By Jennifer Lee Preyss
Feb. 10, 2012 at midnight
Updated Feb. 9, 2012 at 8:10 p.m.

First Presbyterian Church

The largest Presbyterian congregation in the United States, Presbyterian Church (USA) is a mainline Protestant Christian denomination with about 2.3 million members.

Of the reformed tradition, the PC (USA) formed in 1983 after a merger between the Presbyterian Church in the United States and the United Presbyterian Church in the United States.

The third largest mainline Protestant denomination in the United States, the Presbyterian Church (USA), shares a more progressive stance on social issues than the denomination's second largest body, the Presbyterian Church in America.

The Rev. Kathryn Morton, of First Presbyterian Church (USA) in Victoria, said the mobility of the church's attitude on issues, such as female and homosexual clergy, are a benefit to its members and the advancement of the message of the church.

"We try to be very, very inclusive in every respect and to welcome anyone who comes. To me, that's one of our strengths, that we are a very inclusive church," Morton, 63, said.

Because Presbyterian churches are ruled by their elders, which are elected by the congregation, each Presbyterian Church (USA) church has the option of choosing their church leaders.

The General Assembly, which is made up of commissioners elected by 173 Presbyterian Church (USA) presbyteries, convened in May 2011, and voted to approve an amendment removing a requirement that ministers, elders and deacons must be married to the opposite sex, or live chaste in singleness.

And the Presbyterian Church (USA) has supported women in the clergy for more than 40 years, Morton said.

"About 50 percent on any seminary class these days is made up of women," she said. "Women are natural nurturers, so ministry is a very good fit for women."

Presbyterian denominations are also divided on the issue of abortion.

In 1970, the General Assembly asserted the termination of a pregnancy should not be restricted by law.

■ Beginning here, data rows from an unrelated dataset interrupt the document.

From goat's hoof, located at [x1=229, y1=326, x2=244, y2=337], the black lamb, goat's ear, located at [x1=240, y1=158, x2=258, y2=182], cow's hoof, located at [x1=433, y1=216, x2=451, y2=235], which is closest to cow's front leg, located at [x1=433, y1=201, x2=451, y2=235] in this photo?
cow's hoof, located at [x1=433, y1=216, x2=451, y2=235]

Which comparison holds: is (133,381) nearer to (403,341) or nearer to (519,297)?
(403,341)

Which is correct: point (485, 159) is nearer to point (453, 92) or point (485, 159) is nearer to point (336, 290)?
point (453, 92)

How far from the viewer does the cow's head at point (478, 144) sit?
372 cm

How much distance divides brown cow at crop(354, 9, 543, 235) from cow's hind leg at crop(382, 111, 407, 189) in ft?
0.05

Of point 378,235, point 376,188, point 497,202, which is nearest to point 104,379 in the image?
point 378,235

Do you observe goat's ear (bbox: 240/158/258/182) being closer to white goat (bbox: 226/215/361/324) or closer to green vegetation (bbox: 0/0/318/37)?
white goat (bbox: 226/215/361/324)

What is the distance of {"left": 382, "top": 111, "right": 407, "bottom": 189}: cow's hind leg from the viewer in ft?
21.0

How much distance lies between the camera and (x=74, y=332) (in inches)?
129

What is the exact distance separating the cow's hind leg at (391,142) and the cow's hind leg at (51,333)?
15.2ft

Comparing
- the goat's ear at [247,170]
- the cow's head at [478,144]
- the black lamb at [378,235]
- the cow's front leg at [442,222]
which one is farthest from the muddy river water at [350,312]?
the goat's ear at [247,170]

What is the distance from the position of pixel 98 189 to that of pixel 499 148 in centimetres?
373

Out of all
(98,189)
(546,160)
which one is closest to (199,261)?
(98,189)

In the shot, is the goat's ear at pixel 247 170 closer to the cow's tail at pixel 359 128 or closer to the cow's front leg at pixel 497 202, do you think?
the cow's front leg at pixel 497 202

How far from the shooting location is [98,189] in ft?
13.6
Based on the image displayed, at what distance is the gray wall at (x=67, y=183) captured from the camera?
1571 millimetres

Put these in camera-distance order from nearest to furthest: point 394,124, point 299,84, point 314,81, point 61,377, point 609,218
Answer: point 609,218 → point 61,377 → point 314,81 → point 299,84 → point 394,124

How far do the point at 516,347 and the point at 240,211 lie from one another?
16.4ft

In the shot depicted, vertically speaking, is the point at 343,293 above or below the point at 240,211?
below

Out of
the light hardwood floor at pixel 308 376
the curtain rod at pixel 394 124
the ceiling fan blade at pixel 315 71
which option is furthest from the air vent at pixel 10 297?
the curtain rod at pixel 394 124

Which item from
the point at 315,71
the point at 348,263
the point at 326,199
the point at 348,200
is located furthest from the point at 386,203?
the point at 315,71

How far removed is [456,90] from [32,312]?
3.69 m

Then, in 2006, they added, "Humans are empowered by the spirit prayerfully to make significant moral choices, including the choice to continue or end a pregnancy."

Morton said the church does not affiliate with a political party, and followers of the denomination tend to run the gamut from conservative to liberal.

Since 1967, the Presbyterian Church (USA) membership has steadily declined every year. The denomination has 10,657 congregations in North America and is headquartered in Louisville, Ky.